● **Cuplikan Dokumen**:

INDIA (Arrahmah.com) – Pada tahun 2002 terjadi pembantaian besar-besaran di negara bagian barat India, Gujarat yang sungguh tak berprikemanusiaan.
Sedikitnya 2.000 Muslim India disiksa dan dibakar hingga tewas (syahid insya Allah) oleh kaum Musyrikin Hindu, setelah 59 peziarah Hindu tewas dalam sebuah insiden kebakaran kereta. Pihak keamanan setempat menyalahkan kaum Muslimin atas insiden tersebut, namun kemudian penyelidikan menunjukkan bahwa insiden tersebut adalah murni kecelakaan. Tuduhan itu lah yang disinyalir pemicu pembantaian besar-besaran terhadap kaum Muslimin.
Beberapa penyelidikan ditingkat negara bagian dan tingkat federal menuduh polisi gagal untuk melindungi kaum Muslimin di bawah perintah Menteri Gujarat, Narendra Modi dan para pembantunya, yang telah mengipasi api kekerasan yang dilakukan para penganut Hindu terhadap kaum Muslimin di India.
Pembantaian di Gujarat, termasuk salah satu kekerasan terburuk di India dalam beberapa tahun, yang menyebabkan semakin menegangnya hubungan antara Muslim-Hindu di India.
Meskipun protes-protes telah digelar, hanya sedikit yang dilakukan otoritas India untuk menangkap para ekstrimis Hindu yang bertanggungjawab atas pembantaian ribuan kaum Muslimin tak bersalah. Pembantaian yang tak akan pernah dilupakan oleh kaum Muslimin, terkhusus Muslimin India.
Perjuangan menuntut keadilan
Kaum Muslimin di Gujarat menuntut keadilan hingga saat ini atas pembantaian dan dampak setelah pembantaian terhadap kaum Muslimin India. Suatu hal yang menagumkan adalah, Muslimah di Gujarat berani meninggikan suaranya untuk membela kaum Muslimin dan melakukan revolusi di Gujarat, bekerja dengan para korban kekerasan dan membantu menyelesaikan kasus mereka.

● **Materi Hasil Ekstraksi**:
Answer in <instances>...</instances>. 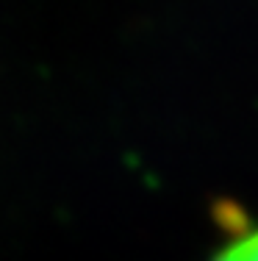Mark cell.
Returning <instances> with one entry per match:
<instances>
[{
  "instance_id": "cell-1",
  "label": "cell",
  "mask_w": 258,
  "mask_h": 261,
  "mask_svg": "<svg viewBox=\"0 0 258 261\" xmlns=\"http://www.w3.org/2000/svg\"><path fill=\"white\" fill-rule=\"evenodd\" d=\"M211 261H258V225L236 233Z\"/></svg>"
}]
</instances>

● **Tugas yang Diberikan**:
Menurut teks tentang pembantaian di Gujarat, berapa peziarah Hindu yang tewas dalam insiden kebakaran kereta? Tolong jawab dengan satu kalimat.

● **Hasil Akhir**:
Sebanyak 59 peziarah Hindu tewas dalam insiden kebakaran kereta tersebut.